Output every entry exactly, from the first line to the last.

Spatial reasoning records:

## Begin

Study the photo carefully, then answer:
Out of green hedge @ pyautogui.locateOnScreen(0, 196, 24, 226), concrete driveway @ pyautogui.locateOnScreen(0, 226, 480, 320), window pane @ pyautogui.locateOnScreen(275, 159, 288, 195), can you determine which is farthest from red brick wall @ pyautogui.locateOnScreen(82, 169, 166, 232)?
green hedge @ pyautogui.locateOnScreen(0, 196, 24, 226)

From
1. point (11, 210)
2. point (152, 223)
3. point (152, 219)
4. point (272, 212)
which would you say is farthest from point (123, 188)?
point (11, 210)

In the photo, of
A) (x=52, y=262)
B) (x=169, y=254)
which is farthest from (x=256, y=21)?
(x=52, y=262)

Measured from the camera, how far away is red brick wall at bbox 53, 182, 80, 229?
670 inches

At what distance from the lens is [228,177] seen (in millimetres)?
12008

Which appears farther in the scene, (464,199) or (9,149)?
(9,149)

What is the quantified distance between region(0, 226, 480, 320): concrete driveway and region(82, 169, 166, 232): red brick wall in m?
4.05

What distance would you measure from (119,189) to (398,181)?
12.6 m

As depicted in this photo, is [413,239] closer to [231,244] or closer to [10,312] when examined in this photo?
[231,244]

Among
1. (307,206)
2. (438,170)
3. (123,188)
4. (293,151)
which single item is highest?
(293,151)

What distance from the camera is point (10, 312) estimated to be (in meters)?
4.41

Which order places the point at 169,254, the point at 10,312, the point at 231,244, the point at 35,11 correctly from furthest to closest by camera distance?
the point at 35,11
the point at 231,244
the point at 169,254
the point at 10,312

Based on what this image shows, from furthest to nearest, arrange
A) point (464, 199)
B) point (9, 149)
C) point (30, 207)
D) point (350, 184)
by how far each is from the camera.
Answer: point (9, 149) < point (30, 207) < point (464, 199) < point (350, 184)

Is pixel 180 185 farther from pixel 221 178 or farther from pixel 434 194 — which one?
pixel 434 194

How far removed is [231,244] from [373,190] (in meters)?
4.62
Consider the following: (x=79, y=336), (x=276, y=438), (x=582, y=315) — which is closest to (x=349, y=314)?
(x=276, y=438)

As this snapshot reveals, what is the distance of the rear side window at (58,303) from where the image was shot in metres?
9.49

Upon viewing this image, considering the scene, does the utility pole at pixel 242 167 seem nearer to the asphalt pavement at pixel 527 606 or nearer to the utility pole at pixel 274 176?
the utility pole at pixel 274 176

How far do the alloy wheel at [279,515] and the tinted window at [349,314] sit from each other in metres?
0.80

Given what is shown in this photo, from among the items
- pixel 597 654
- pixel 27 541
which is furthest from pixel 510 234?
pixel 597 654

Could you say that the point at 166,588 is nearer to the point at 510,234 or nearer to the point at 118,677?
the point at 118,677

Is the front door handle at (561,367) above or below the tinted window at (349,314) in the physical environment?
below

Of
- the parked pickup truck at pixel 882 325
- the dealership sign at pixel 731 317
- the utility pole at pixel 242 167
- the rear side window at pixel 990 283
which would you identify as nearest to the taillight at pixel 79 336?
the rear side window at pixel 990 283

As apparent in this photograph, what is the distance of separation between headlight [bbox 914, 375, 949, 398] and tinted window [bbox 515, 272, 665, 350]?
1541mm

## End

Full output:
Study the photo carefully, then answer:
Out of green hedge @ pyautogui.locateOnScreen(0, 196, 24, 226), concrete driveway @ pyautogui.locateOnScreen(0, 226, 480, 320), window pane @ pyautogui.locateOnScreen(275, 159, 288, 195), can you determine which is farthest from red brick wall @ pyautogui.locateOnScreen(82, 169, 166, 232)?
green hedge @ pyautogui.locateOnScreen(0, 196, 24, 226)

From
1. point (11, 210)
2. point (152, 223)
3. point (152, 219)
4. point (272, 212)
which would you say is farthest from point (123, 188)?
point (11, 210)

In the photo, of
A) (x=52, y=262)
B) (x=169, y=254)
which is farthest from (x=256, y=21)?
(x=52, y=262)

Measured from the camera, how far away is red brick wall at bbox 53, 182, 80, 229?
670 inches

At what distance from the lens is [228,177] seen (in millimetres)?
12008

Which appears farther in the scene, (464,199) or (9,149)?
(9,149)

What is the quantified distance between region(0, 226, 480, 320): concrete driveway and region(82, 169, 166, 232): red brick wall in m?
4.05

What distance would you measure from (119,189) to (398,181)?
12.6 m

As depicted in this photo, is [413,239] closer to [231,244] or closer to [10,312] when examined in this photo?
[231,244]

Among
1. (307,206)
2. (438,170)
3. (123,188)
4. (293,151)
which single item is highest?
(293,151)

What distance from the camera is point (10, 312) estimated to be (in meters)?
4.41

Which order places the point at 169,254, the point at 10,312, the point at 231,244, the point at 35,11 correctly from furthest to closest by camera distance?
the point at 35,11
the point at 231,244
the point at 169,254
the point at 10,312

Based on what this image shows, from furthest to nearest, arrange
A) point (464, 199)
B) point (9, 149)
C) point (30, 207)
D) point (350, 184)
by how far each is from the camera.
Answer: point (9, 149) < point (30, 207) < point (464, 199) < point (350, 184)

Is pixel 180 185 farther from pixel 221 178 or farther from pixel 434 194 — which one?
pixel 434 194

How far removed is [231,244] from [373,190] (in meters)?
4.62
Consider the following: (x=79, y=336), (x=276, y=438), (x=582, y=315) — which is closest to (x=349, y=314)?
(x=276, y=438)

As this snapshot reveals, what is the distance of the rear side window at (58,303) from where the image was shot in metres?
9.49

Upon viewing this image, considering the scene, does the utility pole at pixel 242 167 seem nearer to the asphalt pavement at pixel 527 606 or nearer to the utility pole at pixel 274 176?
the utility pole at pixel 274 176

How far do the alloy wheel at [279,515] and the tinted window at [349,314] sit from each other in metres?
0.80

Given what is shown in this photo, from among the items
- pixel 597 654
- pixel 27 541
which is furthest from pixel 510 234?
pixel 597 654

Could you say that the point at 166,588 is nearer to the point at 510,234 or nearer to the point at 118,677?
the point at 118,677

Is the front door handle at (561,367) above or below the tinted window at (349,314) in the physical environment?
below

Of
- the parked pickup truck at pixel 882 325
- the dealership sign at pixel 731 317
- the utility pole at pixel 242 167
- the rear side window at pixel 990 283
which would you identify as nearest to the taillight at pixel 79 336?
the rear side window at pixel 990 283

As apparent in this photograph, what is the distance of separation between headlight [bbox 914, 375, 949, 398] and tinted window [bbox 515, 272, 665, 350]?
1541mm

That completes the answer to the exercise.